Exercise aim = Exact copy, pictures omitted: the line holding "Young present vote fraction: 0%." and every line after it down to the end of the entries.

[Supplied material]

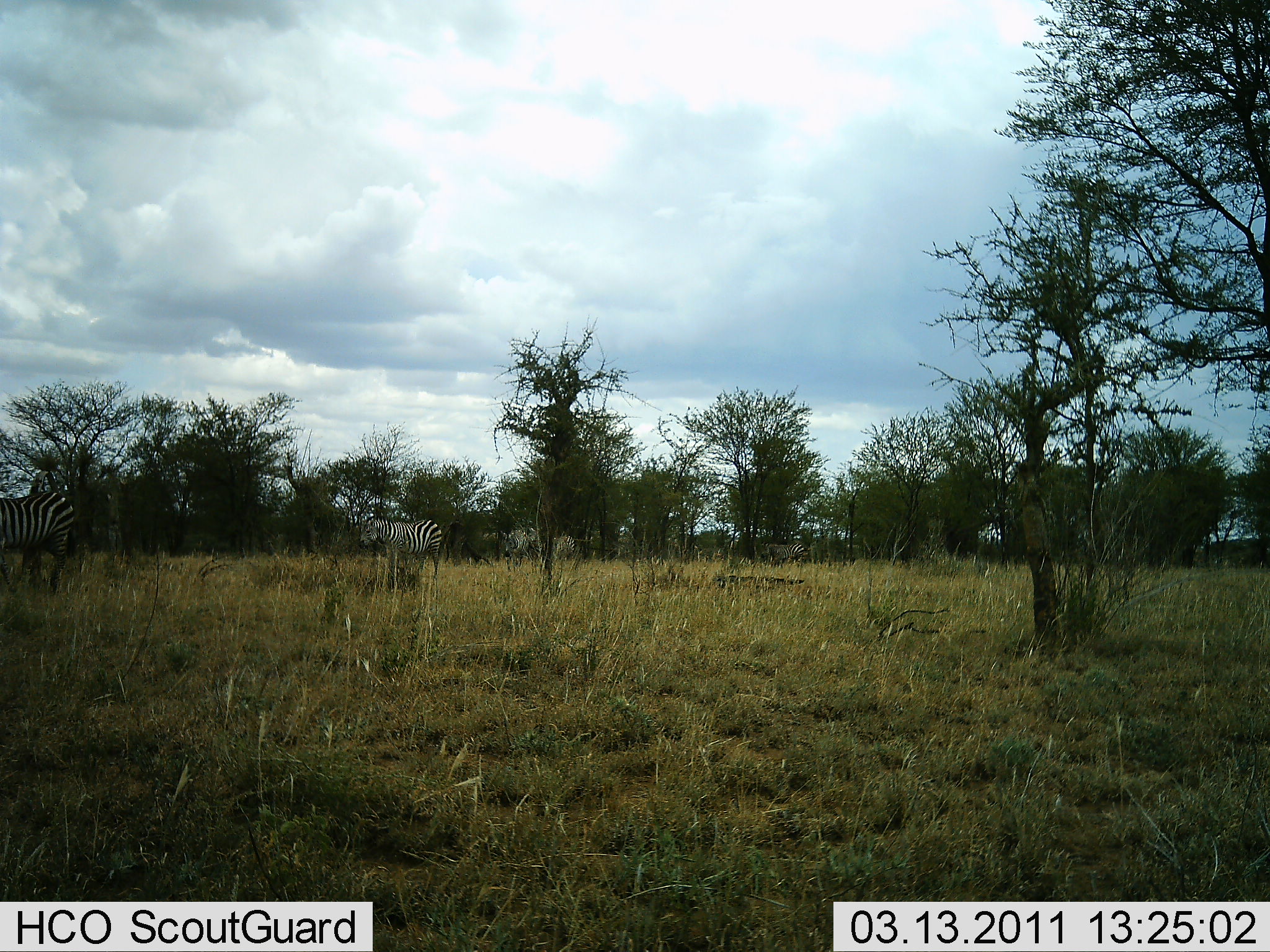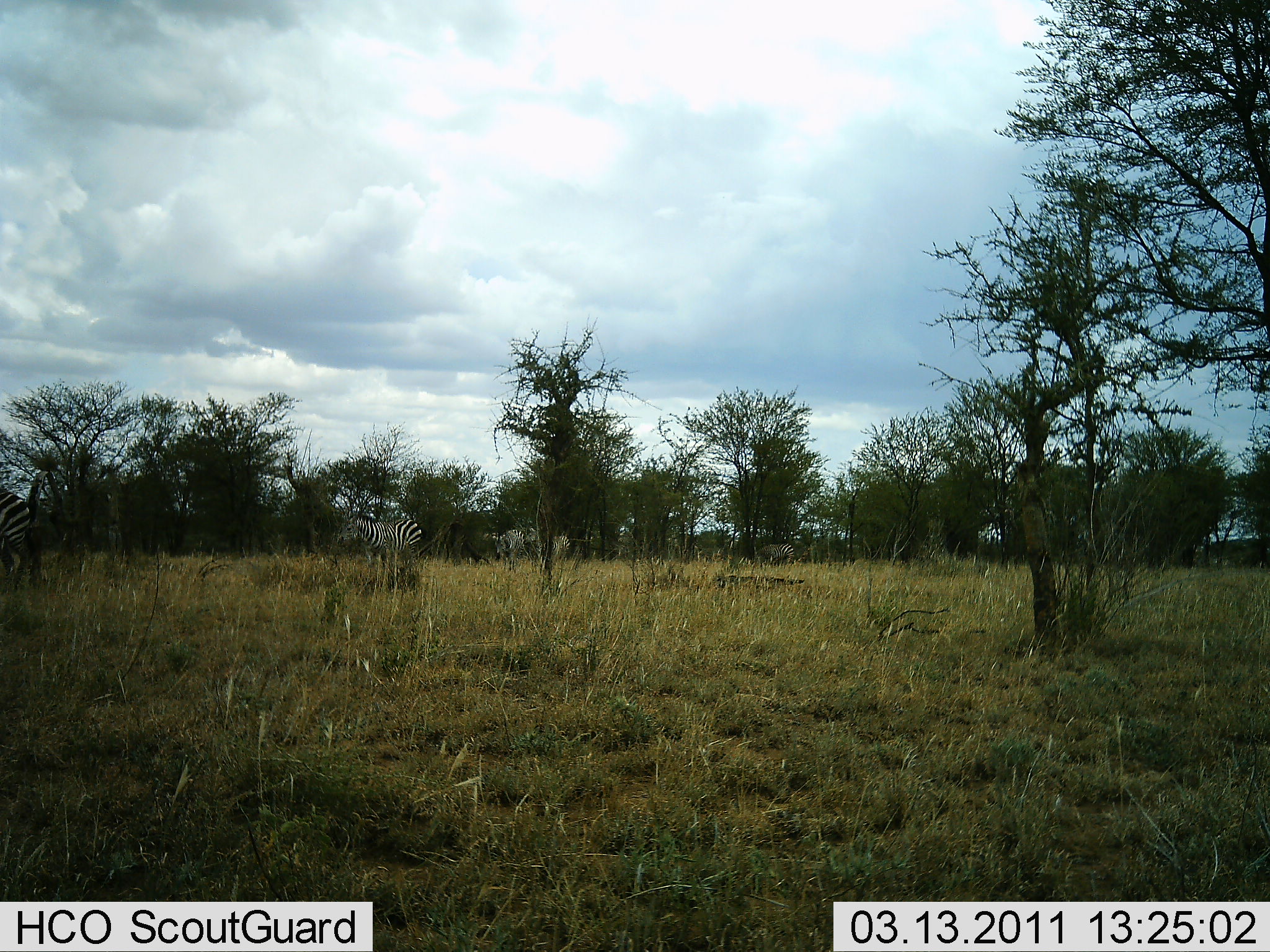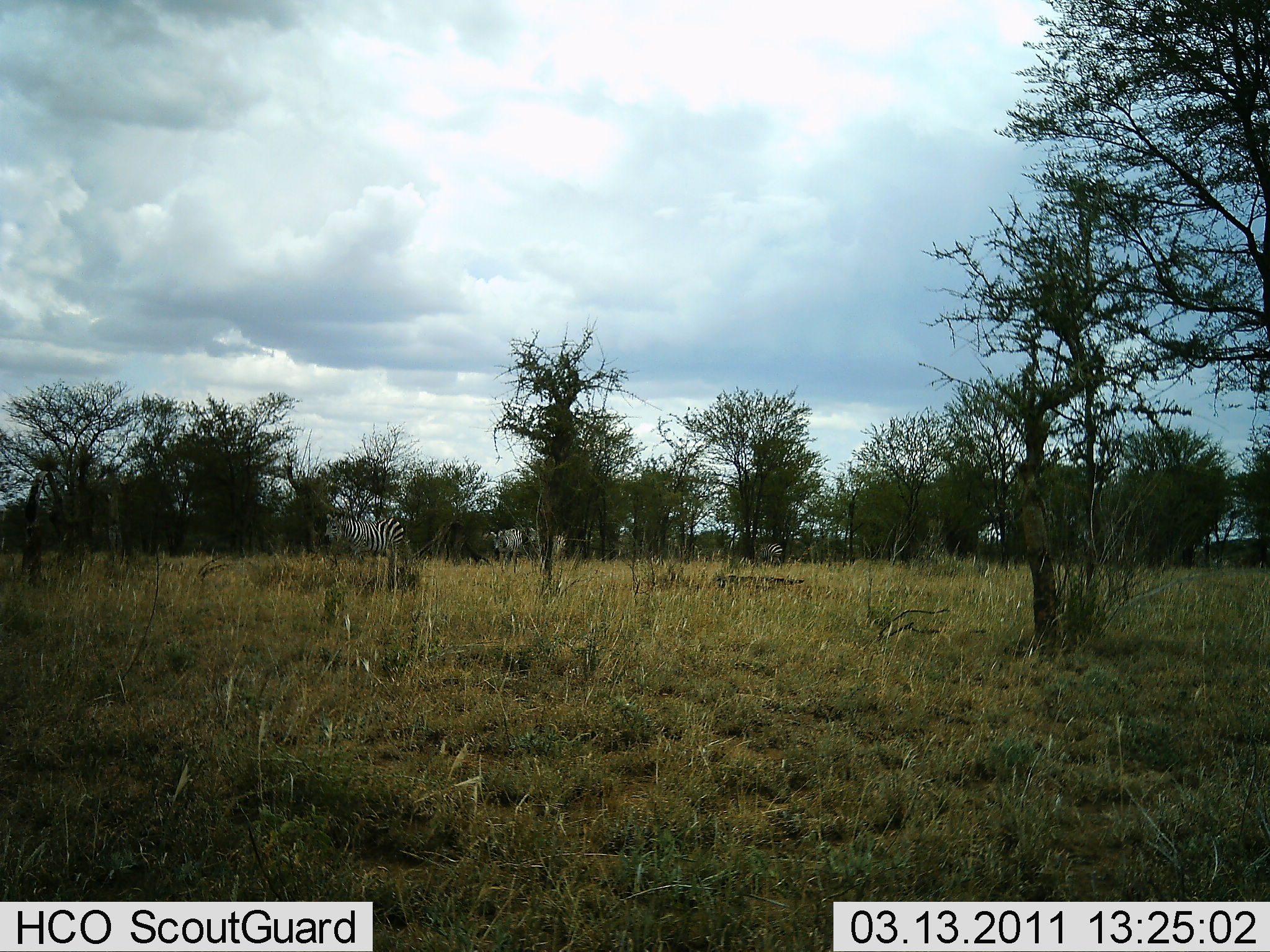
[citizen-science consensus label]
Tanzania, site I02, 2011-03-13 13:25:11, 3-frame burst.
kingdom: Animalia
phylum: Chordata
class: Mammalia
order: Perissodactyla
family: Equidae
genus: Equus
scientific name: Equus quagga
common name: plains zebra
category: zebra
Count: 5.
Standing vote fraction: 17%.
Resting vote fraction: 0%.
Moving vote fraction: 83%.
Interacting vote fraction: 0%.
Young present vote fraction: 0%.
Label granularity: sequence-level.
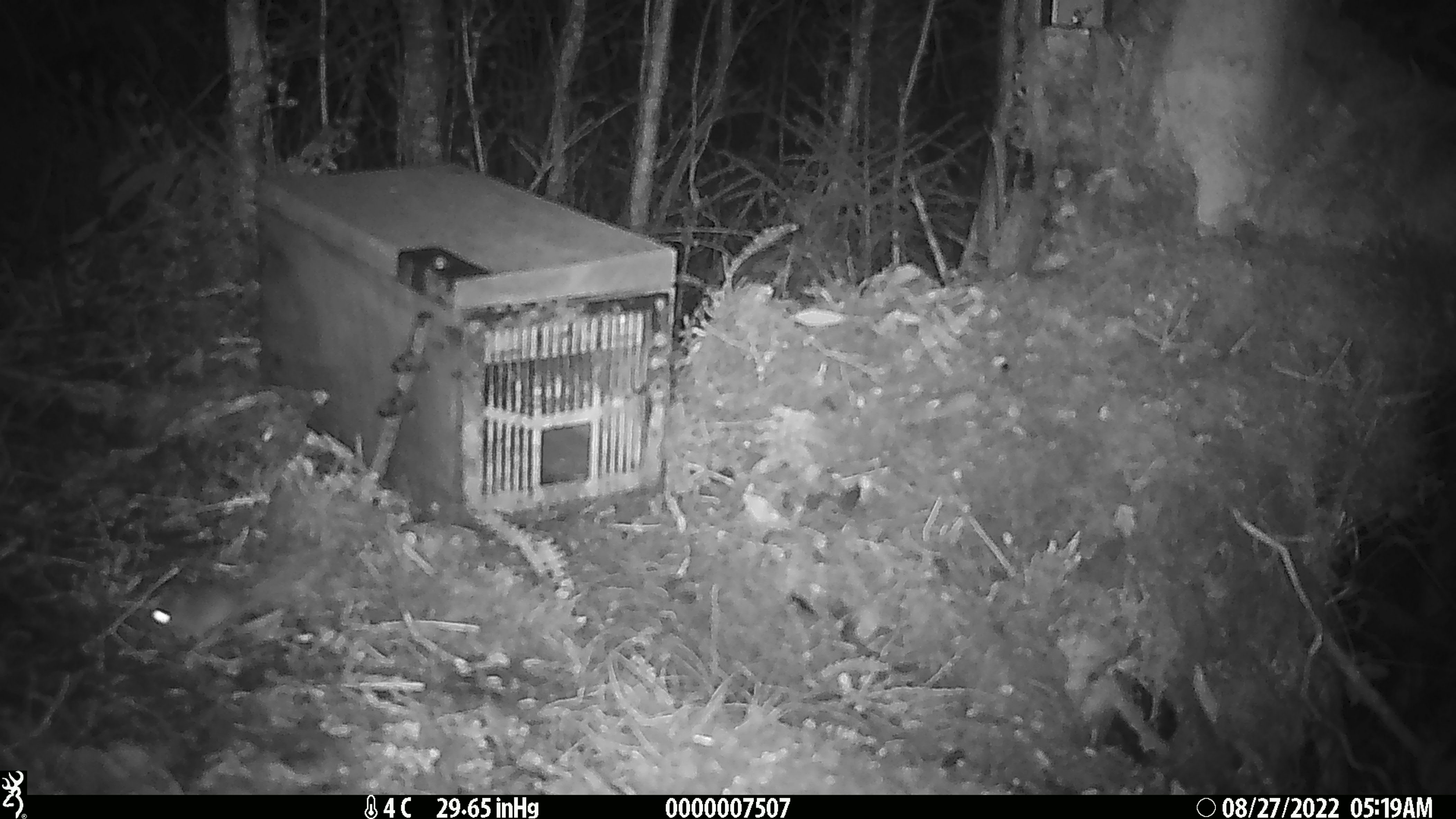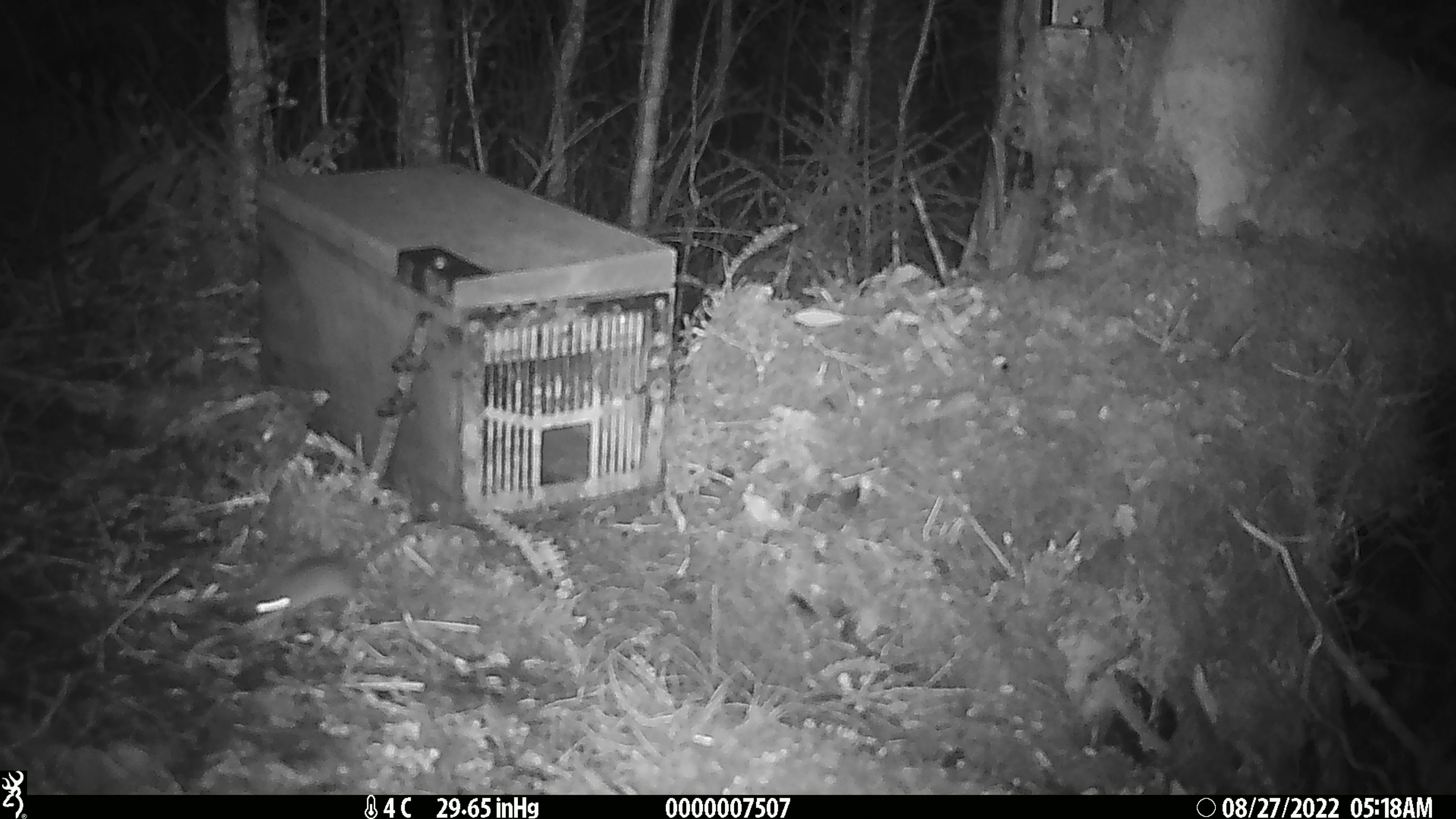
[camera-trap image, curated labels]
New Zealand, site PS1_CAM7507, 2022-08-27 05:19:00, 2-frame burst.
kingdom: Animalia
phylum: Chordata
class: Mammalia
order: Rodentia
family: Muridae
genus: Mus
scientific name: Mus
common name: mouse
Mouse (Mus).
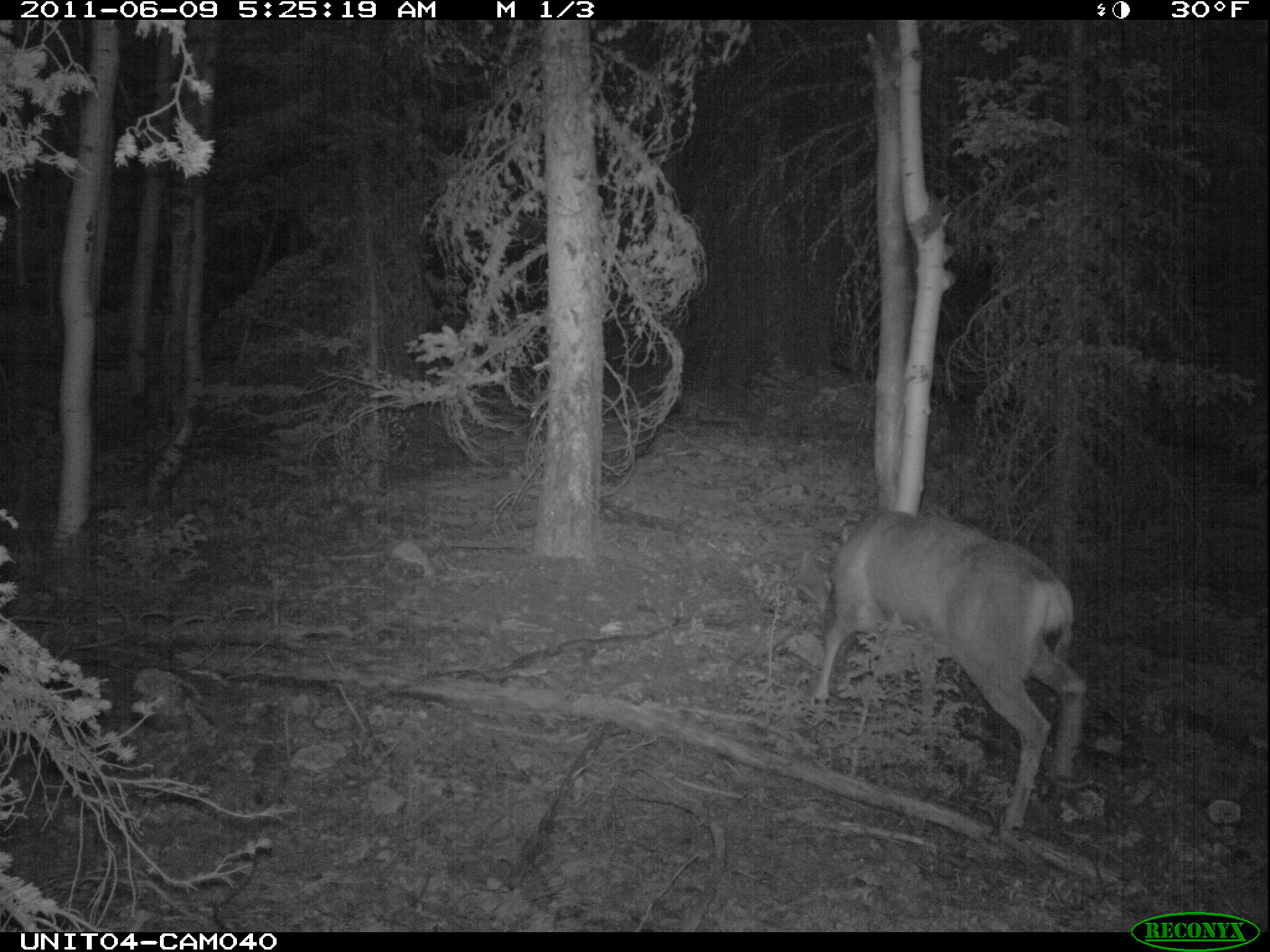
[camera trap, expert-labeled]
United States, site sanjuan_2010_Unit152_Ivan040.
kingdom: Animalia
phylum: Chordata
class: Mammalia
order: Artiodactyla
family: Cervidae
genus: Odocoileus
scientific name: Odocoileus hemionus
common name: mule deer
Odocoileus hemionus (mule deer).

[/Supplied material]

Your solution =
Young present vote fraction: 0%.
Label granularity: sequence-level.
[camera-trap image, curated labels]
New Zealand, site PS1_CAM7507, 2022-08-27 05:19:00, 2-frame burst.
kingdom: Animalia
phylum: Chordata
class: Mammalia
order: Rodentia
family: Muridae
genus: Mus
scientific name: Mus
common name: mouse
Mouse (Mus).
[camera trap, expert-labeled]
United States, site sanjuan_2010_Unit152_Ivan040.
kingdom: Animalia
phylum: Chordata
class: Mammalia
order: Artiodactyla
family: Cervidae
genus: Odocoileus
scientific name: Odocoileus hemionus
common name: mule deer
Odocoileus hemionus (mule deer).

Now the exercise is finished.